# Prompt
Reproduce the entries below verbatim, starting at the beginning of the entries and ending at the line that contains "45.1 inches", both included. Omit the pictures from your answer.

[Spatial reasoning records]
....
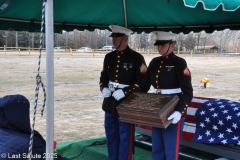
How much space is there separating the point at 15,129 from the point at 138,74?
174 cm

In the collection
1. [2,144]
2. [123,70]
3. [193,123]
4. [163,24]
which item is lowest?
[193,123]

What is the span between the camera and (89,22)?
16.9 feet

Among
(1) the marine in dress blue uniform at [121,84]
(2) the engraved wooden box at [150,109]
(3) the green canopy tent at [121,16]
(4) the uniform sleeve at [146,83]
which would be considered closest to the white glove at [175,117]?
(2) the engraved wooden box at [150,109]

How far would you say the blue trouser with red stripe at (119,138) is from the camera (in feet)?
11.3

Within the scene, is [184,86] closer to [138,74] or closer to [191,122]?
[138,74]

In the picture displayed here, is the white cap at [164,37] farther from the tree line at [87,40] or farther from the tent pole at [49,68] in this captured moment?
the tree line at [87,40]

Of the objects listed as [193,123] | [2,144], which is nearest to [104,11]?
[193,123]

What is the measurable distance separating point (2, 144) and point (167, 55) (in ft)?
5.87

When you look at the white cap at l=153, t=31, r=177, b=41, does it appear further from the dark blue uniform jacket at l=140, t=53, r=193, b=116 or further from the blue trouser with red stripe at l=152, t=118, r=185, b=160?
the blue trouser with red stripe at l=152, t=118, r=185, b=160

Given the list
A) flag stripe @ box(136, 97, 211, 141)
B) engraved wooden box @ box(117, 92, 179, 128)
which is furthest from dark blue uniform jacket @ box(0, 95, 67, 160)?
flag stripe @ box(136, 97, 211, 141)

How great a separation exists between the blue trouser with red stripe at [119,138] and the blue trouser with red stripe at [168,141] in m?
0.45

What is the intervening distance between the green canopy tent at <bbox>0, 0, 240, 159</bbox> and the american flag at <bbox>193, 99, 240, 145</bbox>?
45.1 inches

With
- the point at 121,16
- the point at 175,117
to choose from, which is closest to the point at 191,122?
the point at 175,117

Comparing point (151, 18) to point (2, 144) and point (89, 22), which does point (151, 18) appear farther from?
point (2, 144)
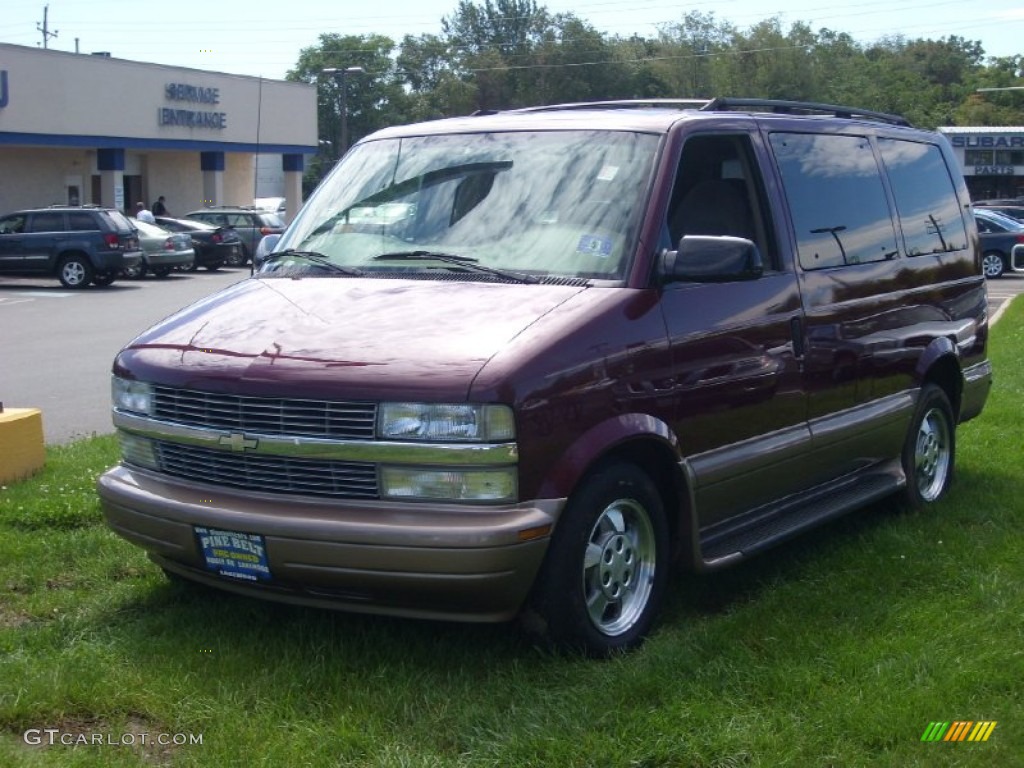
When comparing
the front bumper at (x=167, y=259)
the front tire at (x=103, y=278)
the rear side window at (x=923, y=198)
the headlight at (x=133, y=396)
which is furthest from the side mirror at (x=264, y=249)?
the front bumper at (x=167, y=259)

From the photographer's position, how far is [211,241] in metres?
34.0

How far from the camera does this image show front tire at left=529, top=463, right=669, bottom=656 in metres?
4.75

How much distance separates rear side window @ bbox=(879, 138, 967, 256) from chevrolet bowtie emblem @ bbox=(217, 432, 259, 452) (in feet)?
12.9

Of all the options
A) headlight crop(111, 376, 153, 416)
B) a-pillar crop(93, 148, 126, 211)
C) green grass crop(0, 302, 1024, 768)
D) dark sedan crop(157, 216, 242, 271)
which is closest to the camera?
green grass crop(0, 302, 1024, 768)

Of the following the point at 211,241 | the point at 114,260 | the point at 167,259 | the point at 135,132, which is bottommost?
the point at 167,259

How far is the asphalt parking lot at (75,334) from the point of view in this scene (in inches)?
465

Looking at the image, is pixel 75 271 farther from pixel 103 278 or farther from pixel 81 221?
pixel 81 221

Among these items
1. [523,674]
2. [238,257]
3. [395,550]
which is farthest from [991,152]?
[395,550]

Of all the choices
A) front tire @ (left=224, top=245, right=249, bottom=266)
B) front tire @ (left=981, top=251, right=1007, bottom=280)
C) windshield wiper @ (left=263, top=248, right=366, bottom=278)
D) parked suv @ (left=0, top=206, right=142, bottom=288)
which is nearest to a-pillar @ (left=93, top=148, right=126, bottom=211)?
front tire @ (left=224, top=245, right=249, bottom=266)

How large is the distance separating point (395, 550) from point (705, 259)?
5.49ft

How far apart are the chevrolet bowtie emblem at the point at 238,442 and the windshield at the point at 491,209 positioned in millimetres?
1107

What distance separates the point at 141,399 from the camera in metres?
5.24

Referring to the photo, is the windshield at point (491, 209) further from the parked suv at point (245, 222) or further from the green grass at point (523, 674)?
the parked suv at point (245, 222)

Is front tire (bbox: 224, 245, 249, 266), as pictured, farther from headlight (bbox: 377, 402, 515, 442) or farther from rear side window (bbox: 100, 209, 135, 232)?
headlight (bbox: 377, 402, 515, 442)
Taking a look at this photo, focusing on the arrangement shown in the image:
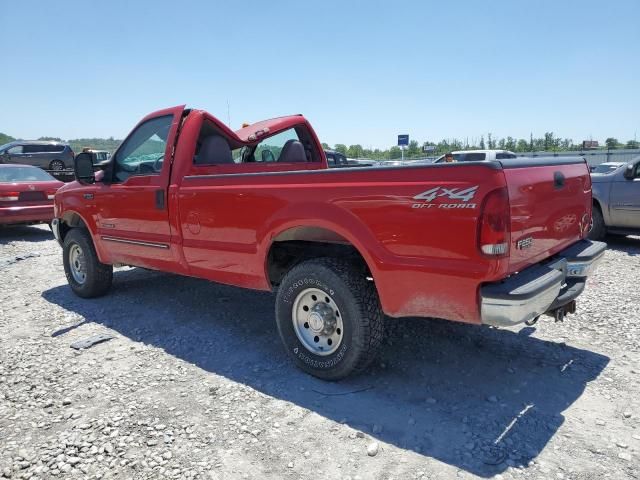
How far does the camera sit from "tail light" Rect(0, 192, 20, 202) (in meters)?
9.23

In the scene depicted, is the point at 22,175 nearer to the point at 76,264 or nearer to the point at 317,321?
the point at 76,264

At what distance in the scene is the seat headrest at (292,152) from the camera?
507cm

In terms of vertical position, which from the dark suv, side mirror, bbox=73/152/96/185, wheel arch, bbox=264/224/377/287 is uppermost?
the dark suv

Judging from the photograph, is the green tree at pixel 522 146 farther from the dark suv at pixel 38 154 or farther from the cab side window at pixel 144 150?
the cab side window at pixel 144 150

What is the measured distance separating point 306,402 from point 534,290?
156 centimetres

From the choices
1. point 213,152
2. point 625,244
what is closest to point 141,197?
point 213,152

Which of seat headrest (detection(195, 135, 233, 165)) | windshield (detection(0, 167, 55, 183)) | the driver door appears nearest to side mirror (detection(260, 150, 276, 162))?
seat headrest (detection(195, 135, 233, 165))

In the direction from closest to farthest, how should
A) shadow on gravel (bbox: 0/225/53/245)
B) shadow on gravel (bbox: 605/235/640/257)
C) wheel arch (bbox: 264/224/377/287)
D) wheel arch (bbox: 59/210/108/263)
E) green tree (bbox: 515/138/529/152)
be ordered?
wheel arch (bbox: 264/224/377/287)
wheel arch (bbox: 59/210/108/263)
shadow on gravel (bbox: 605/235/640/257)
shadow on gravel (bbox: 0/225/53/245)
green tree (bbox: 515/138/529/152)

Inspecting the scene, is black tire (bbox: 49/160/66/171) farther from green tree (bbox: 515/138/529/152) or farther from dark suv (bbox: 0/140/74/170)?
green tree (bbox: 515/138/529/152)

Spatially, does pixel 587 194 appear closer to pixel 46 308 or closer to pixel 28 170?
pixel 46 308

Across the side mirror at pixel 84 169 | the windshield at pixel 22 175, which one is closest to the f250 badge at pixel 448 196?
the side mirror at pixel 84 169

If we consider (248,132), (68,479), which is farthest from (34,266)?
(68,479)

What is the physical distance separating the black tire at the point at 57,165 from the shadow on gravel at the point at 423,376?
18.3 m

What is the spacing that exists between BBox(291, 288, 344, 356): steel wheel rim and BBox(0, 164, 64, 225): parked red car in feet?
27.1
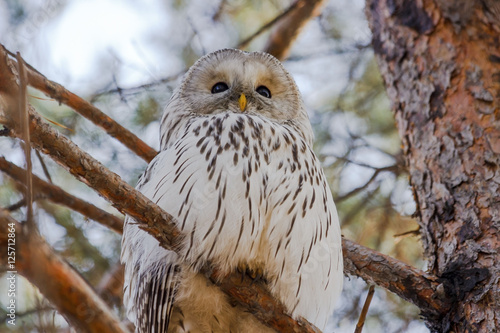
....
# Exercise result
How much space is there separating the point at 15,129 from the point at 138,74?
174 cm

In the collection
1. [2,144]
2. [123,70]
3. [193,123]
4. [163,24]
which item is lowest?
[193,123]

What is the span between the camera and (89,22)?
16.9 feet

Among
(1) the marine in dress blue uniform at [121,84]
(2) the engraved wooden box at [150,109]
(3) the green canopy tent at [121,16]
(4) the uniform sleeve at [146,83]
which would be considered closest to the white glove at [175,117]?
(2) the engraved wooden box at [150,109]

How far would you say the blue trouser with red stripe at (119,138) is from the camera (in feet)?
11.3

Within the scene, is [184,86] closer to [138,74] or closer to [191,122]?
[138,74]

In the picture displayed here, is the white cap at [164,37] farther from the tree line at [87,40] or farther from the tent pole at [49,68] in this captured moment?
the tree line at [87,40]

Of the objects listed as [193,123] | [2,144], which is nearest to [104,11]?
[193,123]

What is the measurable distance separating point (2, 144) and point (167, 55) (in ft)?
5.87

When you look at the white cap at l=153, t=31, r=177, b=41, does it appear further from the dark blue uniform jacket at l=140, t=53, r=193, b=116 or further from the blue trouser with red stripe at l=152, t=118, r=185, b=160?
the blue trouser with red stripe at l=152, t=118, r=185, b=160

Given the list
A) flag stripe @ box(136, 97, 211, 141)
B) engraved wooden box @ box(117, 92, 179, 128)
which is furthest from dark blue uniform jacket @ box(0, 95, 67, 160)?
flag stripe @ box(136, 97, 211, 141)

How great a separation exists between the blue trouser with red stripe at [119,138] and the blue trouser with red stripe at [168,141] in m?
0.45

What is the intervening distance between the green canopy tent at <bbox>0, 0, 240, 159</bbox> and the american flag at <bbox>193, 99, 240, 145</bbox>?
45.1 inches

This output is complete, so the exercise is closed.